** DOCUMENT EXTRACT **
>> Begin

Makèz have come a long way since they first sneaked into Amsterdam’s studio 80 at the age of 17 to hand over their demos to Dam Swindle. Those demos led to their debut EP ‘Different planets’ on Heist in 2019 which gained major support from artists like Seth Troxler and Chez Damier. Quickly after, they signed two records on New York based label Let’s Play House. Fast forward two years, and here we are: the release of their debut album “City of all”.
“City of all” shows an admirable level of sophistication and matureness and effortlessly bridges genres across its 13 tracks. You can feel the amount of thought that has been put into this record, with songs happily blending into each other as Makèz submerge themselves in their concept of accidental encounters, inclusiveness and what it means to live in a city like Amsterdam.
Thank you for taking the time to talk to us. Please introduce yourselves to our readers. We are two close friends with a shared passion for making music. We do this by the name of Makèz.
Where are you from? How is the mood where you are? We grew up in the south of Holland, in an area famous for its tulips and long beaches. We both moved to the city centre of Amsterdam 7 years ago, to dive deeper into music and club culture. Coincidentally, we now live two streets away from each other. Like more places in the world, our city is now opening again. Most restrictions are gone, and we are finally able to play music for excited crowds again!
How long have Makèz been together? Almost ten years ago, Willem’s brother introduced us to each other at a party. He knew about our specific interest in soulful house music. Not long after, we started to hang out. We swapped records and made our first beats together. It was a great feeling to share your passion for underground music with a likeminded person back then, and it still is.
What parts do you both play in the duo? Over the years we evolved our skill set in complementary ways. From the beginning on, Willem was more focused on melodies and harmonies, and Kees more on the beats, mix and arranging.
How would you describe your sound? What other artists do you stand by/ are alike to? Inspired by the old, focusing on the new. Our sound is soulful, electronic, melodic, and raw. Say we host a festival stage, this would be a perfect line-up: 30/70 Collective, K15 b2b Henry Wu, Moodymann, Bradley Zero, Carista, Chez N Trent, Dam Swindle, Joe P (great friend and talent from Amsterdam) & Makèz (live).
So, you sneaked into Studio 80 to hand in some demos to the Heist boys. How did you know where to find them? We had been sending demos to Dam Swindle for quite a while but didn’t get a response. Sometime later we hosted our own parties in Amsterdam and booked them to play after us. Before they took over the decks, we played the demo of what would become ‘Different Planets’. This is the title track of our debut EP on Heist Recordings. The guys seemed to like the track, and we gave them a USB-stick with a couple of demos on it. Later that week we saw a video of them playing ‘Different Planets’ during Wildenburg Festival. We were thrilled!

>> End

** GOAL **
Reproduce the Makèz interview above word for word, from "Where are you" up to and including "it still is.".

** DATASET EXTRACT **
>> Begin

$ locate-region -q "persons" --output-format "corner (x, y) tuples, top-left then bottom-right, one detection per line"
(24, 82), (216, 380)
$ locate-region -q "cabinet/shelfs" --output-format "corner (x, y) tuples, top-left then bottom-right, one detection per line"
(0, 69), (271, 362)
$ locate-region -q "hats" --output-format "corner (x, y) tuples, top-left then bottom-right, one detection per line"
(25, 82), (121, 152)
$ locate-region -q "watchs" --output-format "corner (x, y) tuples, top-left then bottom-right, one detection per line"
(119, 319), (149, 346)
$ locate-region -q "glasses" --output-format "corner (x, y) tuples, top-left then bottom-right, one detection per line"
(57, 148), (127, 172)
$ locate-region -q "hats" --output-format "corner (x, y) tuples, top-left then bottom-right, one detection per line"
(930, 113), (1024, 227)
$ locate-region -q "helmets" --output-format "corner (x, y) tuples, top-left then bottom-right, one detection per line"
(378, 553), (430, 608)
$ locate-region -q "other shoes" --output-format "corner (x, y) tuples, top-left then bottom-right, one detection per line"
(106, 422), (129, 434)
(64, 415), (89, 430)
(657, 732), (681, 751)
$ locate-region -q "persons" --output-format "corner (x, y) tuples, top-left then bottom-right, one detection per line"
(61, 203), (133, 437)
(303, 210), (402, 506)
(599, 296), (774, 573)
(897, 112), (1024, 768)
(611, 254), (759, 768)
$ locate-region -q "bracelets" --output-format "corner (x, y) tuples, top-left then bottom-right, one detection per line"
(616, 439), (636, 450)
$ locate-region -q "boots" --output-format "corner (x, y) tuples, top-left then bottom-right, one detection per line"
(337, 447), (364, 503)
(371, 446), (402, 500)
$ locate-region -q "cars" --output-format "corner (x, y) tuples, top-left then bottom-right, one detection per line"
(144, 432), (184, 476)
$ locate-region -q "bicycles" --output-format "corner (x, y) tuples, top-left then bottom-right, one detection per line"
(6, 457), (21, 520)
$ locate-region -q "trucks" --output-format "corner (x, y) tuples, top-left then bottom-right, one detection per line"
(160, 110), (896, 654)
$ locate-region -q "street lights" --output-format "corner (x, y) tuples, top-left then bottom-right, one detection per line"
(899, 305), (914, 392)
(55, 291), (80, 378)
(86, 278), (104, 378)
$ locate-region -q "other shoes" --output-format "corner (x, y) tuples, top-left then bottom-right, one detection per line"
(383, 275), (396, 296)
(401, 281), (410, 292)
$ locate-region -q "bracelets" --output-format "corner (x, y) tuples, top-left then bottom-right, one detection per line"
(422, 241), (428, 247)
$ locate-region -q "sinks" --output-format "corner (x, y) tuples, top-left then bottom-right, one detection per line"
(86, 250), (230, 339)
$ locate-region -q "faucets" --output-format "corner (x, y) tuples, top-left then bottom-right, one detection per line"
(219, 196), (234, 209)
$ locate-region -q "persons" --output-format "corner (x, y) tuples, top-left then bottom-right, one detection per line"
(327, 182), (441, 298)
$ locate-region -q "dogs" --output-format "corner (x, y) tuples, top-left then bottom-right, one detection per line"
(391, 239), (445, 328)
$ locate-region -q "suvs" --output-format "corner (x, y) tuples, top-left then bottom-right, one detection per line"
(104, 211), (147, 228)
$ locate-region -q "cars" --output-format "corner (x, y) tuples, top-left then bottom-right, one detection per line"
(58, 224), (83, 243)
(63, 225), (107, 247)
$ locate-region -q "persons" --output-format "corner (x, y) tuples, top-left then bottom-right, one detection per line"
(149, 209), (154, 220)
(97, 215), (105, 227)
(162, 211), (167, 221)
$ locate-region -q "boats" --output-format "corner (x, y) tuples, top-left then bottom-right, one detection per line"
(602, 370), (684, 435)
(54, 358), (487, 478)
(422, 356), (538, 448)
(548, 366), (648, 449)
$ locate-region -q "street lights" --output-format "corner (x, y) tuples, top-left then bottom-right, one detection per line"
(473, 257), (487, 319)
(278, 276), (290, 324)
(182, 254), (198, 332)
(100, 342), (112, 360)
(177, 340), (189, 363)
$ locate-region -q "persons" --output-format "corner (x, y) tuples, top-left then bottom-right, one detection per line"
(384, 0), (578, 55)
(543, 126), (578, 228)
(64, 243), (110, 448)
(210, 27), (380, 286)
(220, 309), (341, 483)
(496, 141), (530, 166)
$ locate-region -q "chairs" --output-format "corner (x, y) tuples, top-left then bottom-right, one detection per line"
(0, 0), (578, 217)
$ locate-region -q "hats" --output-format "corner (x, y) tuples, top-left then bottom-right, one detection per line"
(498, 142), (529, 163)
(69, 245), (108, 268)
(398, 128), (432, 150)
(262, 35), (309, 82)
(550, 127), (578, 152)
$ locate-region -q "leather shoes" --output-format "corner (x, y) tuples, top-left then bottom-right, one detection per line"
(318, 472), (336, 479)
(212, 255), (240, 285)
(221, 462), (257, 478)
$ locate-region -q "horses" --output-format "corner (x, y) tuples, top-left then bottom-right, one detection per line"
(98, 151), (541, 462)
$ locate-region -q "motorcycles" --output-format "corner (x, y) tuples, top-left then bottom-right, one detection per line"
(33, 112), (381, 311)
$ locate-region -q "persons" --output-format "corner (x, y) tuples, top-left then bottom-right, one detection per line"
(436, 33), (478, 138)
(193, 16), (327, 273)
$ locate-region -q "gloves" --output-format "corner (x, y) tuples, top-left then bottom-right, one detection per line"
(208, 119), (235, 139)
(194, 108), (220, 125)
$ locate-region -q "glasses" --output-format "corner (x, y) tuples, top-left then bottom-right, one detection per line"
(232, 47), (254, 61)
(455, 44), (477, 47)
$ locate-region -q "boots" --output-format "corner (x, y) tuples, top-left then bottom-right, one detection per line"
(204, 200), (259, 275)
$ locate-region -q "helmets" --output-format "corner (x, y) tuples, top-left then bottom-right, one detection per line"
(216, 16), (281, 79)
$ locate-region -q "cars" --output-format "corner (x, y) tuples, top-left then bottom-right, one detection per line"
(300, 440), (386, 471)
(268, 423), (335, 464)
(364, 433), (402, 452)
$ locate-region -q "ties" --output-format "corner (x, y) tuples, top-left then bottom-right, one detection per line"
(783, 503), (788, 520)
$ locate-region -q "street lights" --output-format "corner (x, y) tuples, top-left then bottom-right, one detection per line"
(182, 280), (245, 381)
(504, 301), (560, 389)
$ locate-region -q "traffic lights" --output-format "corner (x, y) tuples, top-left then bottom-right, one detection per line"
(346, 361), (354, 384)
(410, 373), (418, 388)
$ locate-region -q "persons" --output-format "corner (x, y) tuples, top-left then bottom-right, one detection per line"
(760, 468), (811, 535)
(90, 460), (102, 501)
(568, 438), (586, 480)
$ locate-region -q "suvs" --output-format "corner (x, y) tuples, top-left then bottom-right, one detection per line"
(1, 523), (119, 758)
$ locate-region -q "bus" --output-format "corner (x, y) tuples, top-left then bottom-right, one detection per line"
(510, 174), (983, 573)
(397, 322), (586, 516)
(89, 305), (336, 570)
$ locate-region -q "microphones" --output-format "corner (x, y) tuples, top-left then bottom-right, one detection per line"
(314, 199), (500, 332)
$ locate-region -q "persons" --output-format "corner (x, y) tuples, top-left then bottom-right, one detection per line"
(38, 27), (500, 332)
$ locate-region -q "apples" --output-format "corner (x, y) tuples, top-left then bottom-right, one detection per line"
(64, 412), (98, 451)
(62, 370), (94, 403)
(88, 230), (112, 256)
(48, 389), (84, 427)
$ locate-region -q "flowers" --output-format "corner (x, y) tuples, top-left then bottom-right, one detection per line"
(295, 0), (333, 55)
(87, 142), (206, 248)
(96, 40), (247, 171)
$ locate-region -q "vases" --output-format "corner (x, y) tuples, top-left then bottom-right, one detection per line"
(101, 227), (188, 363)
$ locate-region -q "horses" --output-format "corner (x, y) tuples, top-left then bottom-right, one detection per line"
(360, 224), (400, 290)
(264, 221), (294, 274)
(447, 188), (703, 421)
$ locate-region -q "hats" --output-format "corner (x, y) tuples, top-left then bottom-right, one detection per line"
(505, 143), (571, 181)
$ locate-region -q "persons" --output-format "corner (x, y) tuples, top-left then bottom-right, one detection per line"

>> End

** RESULT **
Where are you from? How is the mood where you are? We grew up in the south of Holland, in an area famous for its tulips and long beaches. We both moved to the city centre of Amsterdam 7 years ago, to dive deeper into music and club culture. Coincidentally, we now live two streets away from each other. Like more places in the world, our city is now opening again. Most restrictions are gone, and we are finally able to play music for excited crowds again!
How long have Makèz been together? Almost ten years ago, Willem’s brother introduced us to each other at a party. He knew about our specific interest in soulful house music. Not long after, we started to hang out. We swapped records and made our first beats together. It was a great feeling to share your passion for underground music with a likeminded person back then, and it still is.